Quatre prisonniers politiques, dont la mise à mort prochaine avait été annoncée le 4 juin, ont été pendus a communiqué le quotidien officiel du régime. Deux des prisonniers sont des figures très plus connues : le militant et écrivain Ko Jimmy, de son vrai nom Kyaw Min Yu, 53 ans, était un ancien leader étudiant du soulèvement de 1988. Il avait déjà passé plus de quinze années en détention, entre 1988 et 2012. Le second, le chanteur Zayar Thaw, 41 ans, est le cofondateur du premier groupe de hip-hop birman, Acid. Emprisonné de 2008 à 2011 pour avoir mené une campagne de graffitis contre la junte d’alors, il avait siégé comme député de la Ligue nationale pour la démocratie à partir de 2012.

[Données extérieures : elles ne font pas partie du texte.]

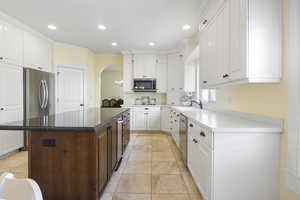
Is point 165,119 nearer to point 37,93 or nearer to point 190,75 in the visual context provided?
point 190,75

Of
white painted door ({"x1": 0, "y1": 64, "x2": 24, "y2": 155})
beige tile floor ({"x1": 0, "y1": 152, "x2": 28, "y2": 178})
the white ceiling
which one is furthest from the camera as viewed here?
white painted door ({"x1": 0, "y1": 64, "x2": 24, "y2": 155})

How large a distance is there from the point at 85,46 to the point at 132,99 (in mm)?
2254

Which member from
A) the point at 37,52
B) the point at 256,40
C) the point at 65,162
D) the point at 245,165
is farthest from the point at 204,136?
the point at 37,52

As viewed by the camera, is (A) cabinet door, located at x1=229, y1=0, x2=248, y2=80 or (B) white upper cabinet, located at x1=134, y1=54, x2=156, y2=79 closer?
(A) cabinet door, located at x1=229, y1=0, x2=248, y2=80

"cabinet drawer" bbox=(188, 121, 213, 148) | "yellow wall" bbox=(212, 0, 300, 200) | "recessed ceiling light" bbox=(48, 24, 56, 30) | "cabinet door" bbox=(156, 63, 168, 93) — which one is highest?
"recessed ceiling light" bbox=(48, 24, 56, 30)

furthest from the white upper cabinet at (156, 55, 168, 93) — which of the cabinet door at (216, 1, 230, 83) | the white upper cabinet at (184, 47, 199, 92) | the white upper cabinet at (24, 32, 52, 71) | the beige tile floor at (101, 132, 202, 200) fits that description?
the cabinet door at (216, 1, 230, 83)

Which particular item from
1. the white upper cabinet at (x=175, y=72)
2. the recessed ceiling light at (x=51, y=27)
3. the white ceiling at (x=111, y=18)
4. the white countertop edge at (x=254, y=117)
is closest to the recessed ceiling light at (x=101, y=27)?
the white ceiling at (x=111, y=18)

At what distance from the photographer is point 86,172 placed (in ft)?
5.22

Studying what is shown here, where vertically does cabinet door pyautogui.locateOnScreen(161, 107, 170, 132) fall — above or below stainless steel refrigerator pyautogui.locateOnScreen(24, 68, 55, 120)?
below

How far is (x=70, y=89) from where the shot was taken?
17.1 ft

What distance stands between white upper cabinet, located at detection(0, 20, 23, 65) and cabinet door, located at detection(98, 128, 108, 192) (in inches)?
112

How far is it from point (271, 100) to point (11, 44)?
4.43 metres

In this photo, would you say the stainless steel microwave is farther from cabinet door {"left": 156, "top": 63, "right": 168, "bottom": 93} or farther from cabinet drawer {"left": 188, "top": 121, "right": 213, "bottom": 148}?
cabinet drawer {"left": 188, "top": 121, "right": 213, "bottom": 148}

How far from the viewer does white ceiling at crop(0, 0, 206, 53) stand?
2856 mm
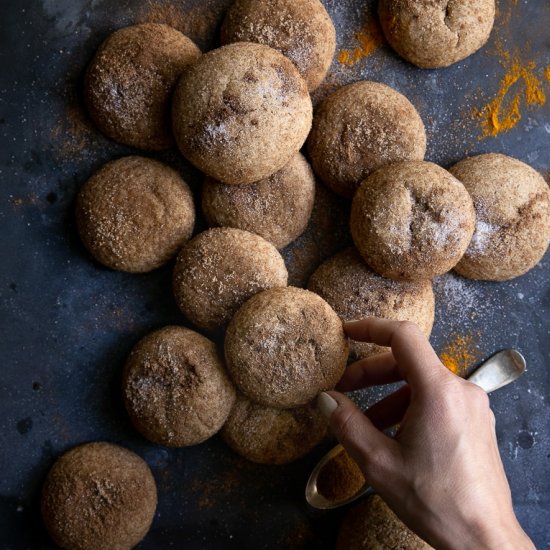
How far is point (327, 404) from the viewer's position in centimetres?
160

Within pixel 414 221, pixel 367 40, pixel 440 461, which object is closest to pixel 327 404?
pixel 440 461

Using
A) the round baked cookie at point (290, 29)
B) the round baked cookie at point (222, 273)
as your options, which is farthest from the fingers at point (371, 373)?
the round baked cookie at point (290, 29)

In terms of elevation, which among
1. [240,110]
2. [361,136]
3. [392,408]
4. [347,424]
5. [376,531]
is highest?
[240,110]

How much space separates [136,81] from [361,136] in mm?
623

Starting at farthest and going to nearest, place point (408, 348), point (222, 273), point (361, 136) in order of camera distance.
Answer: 1. point (361, 136)
2. point (222, 273)
3. point (408, 348)

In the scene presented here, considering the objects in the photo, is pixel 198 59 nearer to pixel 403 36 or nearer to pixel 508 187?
pixel 403 36

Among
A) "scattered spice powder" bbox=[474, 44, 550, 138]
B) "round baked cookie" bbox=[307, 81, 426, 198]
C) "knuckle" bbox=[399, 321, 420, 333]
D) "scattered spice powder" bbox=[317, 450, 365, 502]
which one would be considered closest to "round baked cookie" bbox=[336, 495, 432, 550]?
"scattered spice powder" bbox=[317, 450, 365, 502]

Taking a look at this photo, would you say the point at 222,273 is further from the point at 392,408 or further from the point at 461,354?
the point at 461,354

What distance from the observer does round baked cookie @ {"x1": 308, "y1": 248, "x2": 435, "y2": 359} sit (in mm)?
1873

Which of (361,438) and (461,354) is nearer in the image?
(361,438)

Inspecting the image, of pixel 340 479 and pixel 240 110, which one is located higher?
pixel 240 110

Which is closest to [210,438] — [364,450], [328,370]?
[328,370]

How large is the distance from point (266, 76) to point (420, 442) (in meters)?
0.94

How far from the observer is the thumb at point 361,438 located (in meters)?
1.49
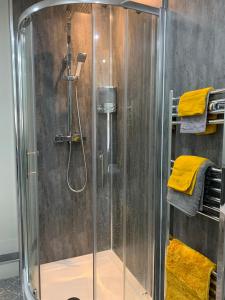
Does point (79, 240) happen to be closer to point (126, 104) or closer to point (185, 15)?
point (126, 104)

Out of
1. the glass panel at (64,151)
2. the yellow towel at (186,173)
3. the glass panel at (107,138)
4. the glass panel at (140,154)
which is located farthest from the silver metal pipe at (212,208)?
the glass panel at (64,151)

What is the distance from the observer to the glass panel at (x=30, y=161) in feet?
6.38

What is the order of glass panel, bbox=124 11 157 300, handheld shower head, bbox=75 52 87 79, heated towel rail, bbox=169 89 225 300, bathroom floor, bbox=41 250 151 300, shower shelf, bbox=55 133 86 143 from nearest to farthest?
heated towel rail, bbox=169 89 225 300
glass panel, bbox=124 11 157 300
bathroom floor, bbox=41 250 151 300
handheld shower head, bbox=75 52 87 79
shower shelf, bbox=55 133 86 143

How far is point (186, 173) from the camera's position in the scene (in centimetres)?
134

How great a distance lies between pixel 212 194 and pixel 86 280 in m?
1.37

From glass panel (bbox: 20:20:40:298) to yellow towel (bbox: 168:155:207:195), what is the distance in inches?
45.2

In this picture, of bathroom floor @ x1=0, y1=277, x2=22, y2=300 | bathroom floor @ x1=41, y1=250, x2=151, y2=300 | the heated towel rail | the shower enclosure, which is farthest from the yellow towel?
bathroom floor @ x1=0, y1=277, x2=22, y2=300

Arrêtés fin 2021, ils avaient été condamnés, en janvier, pour avoir « donné des directives, effectué les arrangements et commis des conspirations pour [mettre en œuvre] des actes inhumains de terreur ». Zayar Thaw était ainsi accusé d’avoir orchestré dans un train de Rangoun une attaque qui a tué cinq policiers. Les deux autres prisonniers, accusés d’avoir assassiné une informatrice présumée, s’appelaient Hla Myo Aung et Aung Thura Zaw.

 

En Birmanie des « groupes de défense » ont été constitués par des militants opposés au putsch du 1er février. Dotés de fusils de chasse et d’armes artisanales, ils s’opposent aux forces militaires. La région autour de Saigaing (centre) connaît en particulier une multiplication d’escarmouches entre ces groupes et des militaires.  C’est lors d’un affrontement de ce type que 25 combattants et civils opposés au coup d’État ont été tués par l’armée dimanche 4 juillet.

 

 

Samedi 27 mars, des manifestations se sont à nouveau tenues dans les différentes villes du pays. Les militants avaient appelé à une grande mobilisation ce samedi 27 mars, « journée des forces armées », où un grand défilé militaire est organisé dans la capitale Naypyidaw. Les forces de sécurité déployées dans les différentes villes ont commencé à réprimer avant même le début des manifestations. En fin de journée, on comptait près de 110 personnes tuées, journée la plus sanglante depuis le 1er février. Au total, depuis cette date, plus de 400 personnes ont été tuées et plus de 3 000 ont été arrêtées.

 

Myanmar - 27 mars 2021

Dimanche, le quartier industriel de Hlaing Tharyar, à Rangoun, a été le théâtre d’affrontements entre forces armées et manifestants, parmi les plus sanglants depuis le coup d’État du 1er février. Accusant la Chine de soutenir la junte militaire, les manifestants ont volontairement incendié plusieurs dizaines d’entreprises chinoises dans ce quartier pauvre de la ville. Face aux manifestants, les militaires ont ouvert le feu, tuant au moins 22 civils, auxquels s’ajoutent 16 décès dans différentes villes du pays, ainsi que celui d’un policier, le deuxième depuis le coup d’État. Ces 39 morts font de dimanche la journée la plus sanglante depuis le début du mouvement de protestation. Ils portent à 138 le bilan humain officiel de la répression. Après avoir décrété la loi martiale dans deux quartiers de Rangoun dimanche soir, la junte militaire a fait savoir lundi matin que cinq autres de l’ex-capitale étaient désormais concernés, ainsi que certains quartiers de la ville de Mandalay.